Support for LUSD collateral

LUSD is a successful decentralized stablecoin and its adoption has consistently been growing in the last 12 months.


Adding LUSD as collateral will offer a few benefits. It will improve collateral diversification of the system, making it more resilient against a single collateral failure. It will increase TAI liquidity and also increase user exposure to TAI, expanding the target user to include LUSD users.

Low c-ratio LUSD safes could also alleviate any extreme market demand scenario for TAI until the TAI rate controller is enabled.



LUSD has shown a stable market price since launch with < 5% deviation from $1.00.

Qualitative Risk:

LUSD is immutable so governance and rug-pull risk is non-existent.

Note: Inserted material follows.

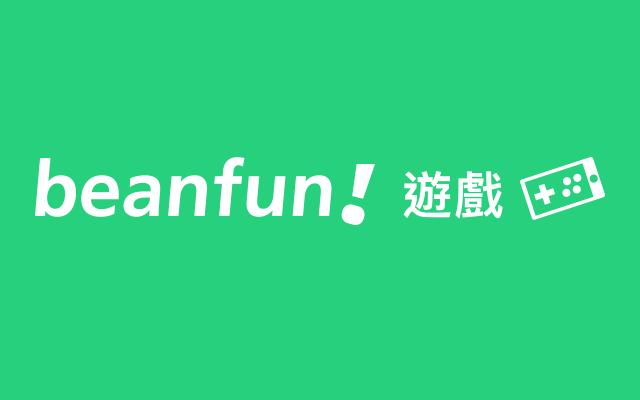 beanfun! - 游戏加速插件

The code is audited has been running for 2 years in prod.
Trail of Bits Liquity
Trail of Bits Liquity Proxy Contracts
Trail of Bits Liquity Stability Pool

Liquidity Risk

There is currently $16M in LUSD against DAI, USDC, and USDT in Curve and $4M LUSD in the Uniswap V3 LUSD/USDC pool, among others.

Exposure Risk

Very low due to the proliferation of LUSD. Not a limiting factor with a smallish debt ceiling.

Correlation Risk

LUSD is a stablecoin so will have minimal correlation with other collaterals.

Price Feed

No Chainlink feed is available, but there is a Redstone feed.


Recommend LUSD-A with identical parameters as RAI-A, except a debt ceiling of 2M.